Канн ничего не дал выдающемуся фон Триеру и увенчал утешительной "Пальмой" натруженный гуманизм Ангелопулоса. Но именно в этом, как теперь принято говорить, непопулярном решении Канн и проявил свою неизбывную, здоровую силу. Нет, Канн не ослеп от ужаса перед радикальными экспериментами и не утратил способность различать художественные ценности по достоинству. Разве не поэтому, как пишет в своей статье А.Плахов, классический консерватор Жакоб спустился по красной лестнице -- с вершины к основанию, чего никогда прежде не делал, -- чтобы лично приветствовать записного радикала и нового кинокумира Ларса фон Триера?

Но Канну слишком хорошо известно, что сразу после церемонии закрытия начинается реальность, та большая жизненная драма, перед которой равны и Жакоб, и фон Триер. И Канн велик тем, что он всегда берет на себя за эту жизнь ту самую ответственность, от которой так хотел бы избавиться фон Триер: "Какое освобождение, какое приятное существование, когда не надо нести бремя ответственности за свое тело и жизнь!"

...Наверное, есть свой радикальный кайф в том, чтобы бросить вызов благоразумию и его постылым "бинарным оппозициям". Эдак отвязно поддержать примат "идиотизма" или утвердить чистейшую условность различий между уродами и людьми, как, скажем, в каннском фильме А.Балабанова. Но разве это освобождает от ответственности за разницу, за то, что она все-таки есть? И должна быть.
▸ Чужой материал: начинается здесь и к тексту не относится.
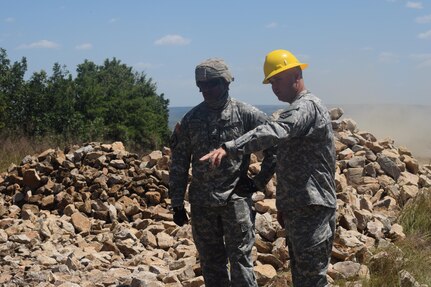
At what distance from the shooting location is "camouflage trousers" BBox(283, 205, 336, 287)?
3.82 m

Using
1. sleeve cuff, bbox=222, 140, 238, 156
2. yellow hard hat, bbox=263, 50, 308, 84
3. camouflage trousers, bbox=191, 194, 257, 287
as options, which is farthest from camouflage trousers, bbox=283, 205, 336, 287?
yellow hard hat, bbox=263, 50, 308, 84

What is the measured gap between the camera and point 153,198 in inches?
340

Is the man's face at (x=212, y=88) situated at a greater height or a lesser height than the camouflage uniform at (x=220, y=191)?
greater

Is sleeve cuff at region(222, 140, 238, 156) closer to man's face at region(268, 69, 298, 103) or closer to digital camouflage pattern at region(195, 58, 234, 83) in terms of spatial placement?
man's face at region(268, 69, 298, 103)

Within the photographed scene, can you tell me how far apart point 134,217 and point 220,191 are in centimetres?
424

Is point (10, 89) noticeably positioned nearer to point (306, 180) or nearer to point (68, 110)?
point (68, 110)

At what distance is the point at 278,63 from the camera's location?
12.9 feet

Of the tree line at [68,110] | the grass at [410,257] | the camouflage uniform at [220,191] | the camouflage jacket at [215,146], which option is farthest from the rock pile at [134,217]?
the tree line at [68,110]

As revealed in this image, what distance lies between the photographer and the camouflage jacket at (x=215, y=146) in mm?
4328

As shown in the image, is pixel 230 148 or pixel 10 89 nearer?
pixel 230 148

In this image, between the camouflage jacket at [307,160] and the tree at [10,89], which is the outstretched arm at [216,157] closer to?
the camouflage jacket at [307,160]

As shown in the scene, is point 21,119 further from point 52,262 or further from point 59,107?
point 52,262

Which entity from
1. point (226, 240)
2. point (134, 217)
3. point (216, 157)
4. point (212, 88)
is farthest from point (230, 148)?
point (134, 217)

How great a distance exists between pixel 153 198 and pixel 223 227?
4.39m
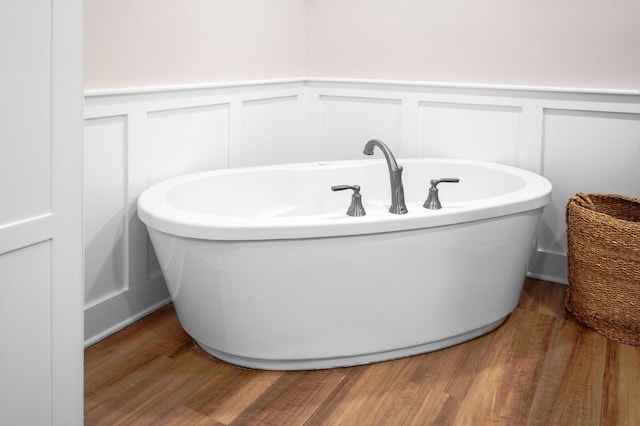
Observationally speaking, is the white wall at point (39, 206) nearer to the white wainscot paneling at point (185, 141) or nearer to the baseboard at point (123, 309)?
the baseboard at point (123, 309)

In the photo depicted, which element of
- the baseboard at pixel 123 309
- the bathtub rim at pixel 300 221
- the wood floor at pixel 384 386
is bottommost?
the wood floor at pixel 384 386

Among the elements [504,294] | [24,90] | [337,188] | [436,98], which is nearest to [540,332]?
[504,294]

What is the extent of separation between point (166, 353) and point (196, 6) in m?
1.38

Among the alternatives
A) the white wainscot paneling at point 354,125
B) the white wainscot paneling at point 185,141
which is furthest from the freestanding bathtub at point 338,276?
the white wainscot paneling at point 354,125

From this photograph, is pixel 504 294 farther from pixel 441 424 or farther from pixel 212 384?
pixel 212 384

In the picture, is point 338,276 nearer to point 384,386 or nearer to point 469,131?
point 384,386

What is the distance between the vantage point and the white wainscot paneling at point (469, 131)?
2898 millimetres

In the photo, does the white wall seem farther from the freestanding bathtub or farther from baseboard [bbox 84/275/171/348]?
baseboard [bbox 84/275/171/348]

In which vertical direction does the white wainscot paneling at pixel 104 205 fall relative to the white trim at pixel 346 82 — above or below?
below

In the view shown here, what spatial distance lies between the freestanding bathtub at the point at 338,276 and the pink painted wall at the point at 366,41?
536 millimetres

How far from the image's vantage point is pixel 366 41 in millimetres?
3205

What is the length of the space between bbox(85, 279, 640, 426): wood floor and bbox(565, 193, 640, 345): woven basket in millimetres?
91

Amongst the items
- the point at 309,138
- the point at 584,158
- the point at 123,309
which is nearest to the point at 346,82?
the point at 309,138

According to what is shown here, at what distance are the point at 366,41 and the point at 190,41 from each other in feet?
3.41
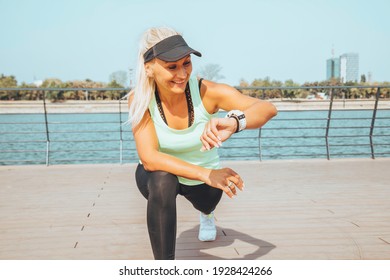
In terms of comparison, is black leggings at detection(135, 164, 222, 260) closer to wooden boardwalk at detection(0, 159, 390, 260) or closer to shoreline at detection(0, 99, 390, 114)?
wooden boardwalk at detection(0, 159, 390, 260)

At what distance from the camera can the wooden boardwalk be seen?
204cm

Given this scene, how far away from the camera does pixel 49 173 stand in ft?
14.3

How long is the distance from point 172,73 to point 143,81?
146 mm

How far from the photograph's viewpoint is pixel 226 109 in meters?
1.81

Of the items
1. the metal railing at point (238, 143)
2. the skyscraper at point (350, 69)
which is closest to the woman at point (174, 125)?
the metal railing at point (238, 143)

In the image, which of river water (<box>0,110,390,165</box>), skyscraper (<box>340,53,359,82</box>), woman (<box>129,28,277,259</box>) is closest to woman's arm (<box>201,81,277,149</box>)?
woman (<box>129,28,277,259</box>)

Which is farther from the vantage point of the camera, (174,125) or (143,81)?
(174,125)

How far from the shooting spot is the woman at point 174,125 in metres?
1.50

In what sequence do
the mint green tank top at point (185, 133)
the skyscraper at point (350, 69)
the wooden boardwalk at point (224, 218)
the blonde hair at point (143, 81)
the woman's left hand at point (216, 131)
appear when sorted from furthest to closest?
the skyscraper at point (350, 69)
the wooden boardwalk at point (224, 218)
the mint green tank top at point (185, 133)
the blonde hair at point (143, 81)
the woman's left hand at point (216, 131)

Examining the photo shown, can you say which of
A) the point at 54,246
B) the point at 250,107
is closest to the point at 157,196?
the point at 250,107

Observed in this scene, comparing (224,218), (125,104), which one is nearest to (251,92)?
(125,104)

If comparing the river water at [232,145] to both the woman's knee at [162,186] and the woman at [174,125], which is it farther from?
the woman's knee at [162,186]

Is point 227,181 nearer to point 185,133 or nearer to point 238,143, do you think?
point 185,133

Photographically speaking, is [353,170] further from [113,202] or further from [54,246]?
[54,246]
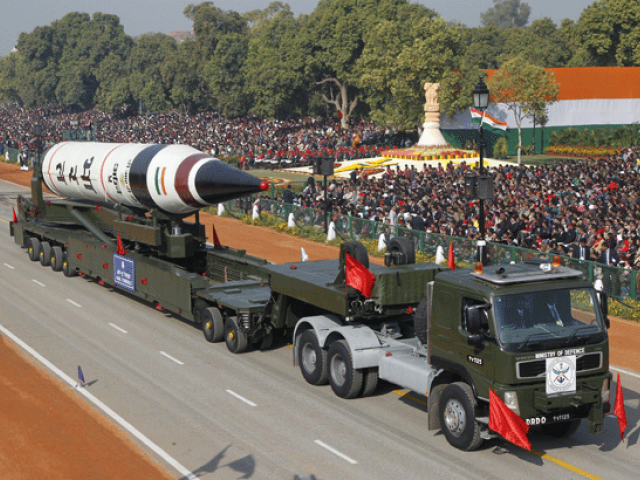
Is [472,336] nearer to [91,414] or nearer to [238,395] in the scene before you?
[238,395]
1 Только в этом году можно назвать такие фильмы, как "Розы на продажу" колумбийца Виктора Гавириа, "Дырка" тайваньца Цая Минляна, "Жизнь мечтающих ангелов" француза Эрика Зонка.

2 Здесь и далее цитируются интервью Ларса фон Триера, которые будут опубликованы в одном из ближайших номеров журнала "Искусство кино".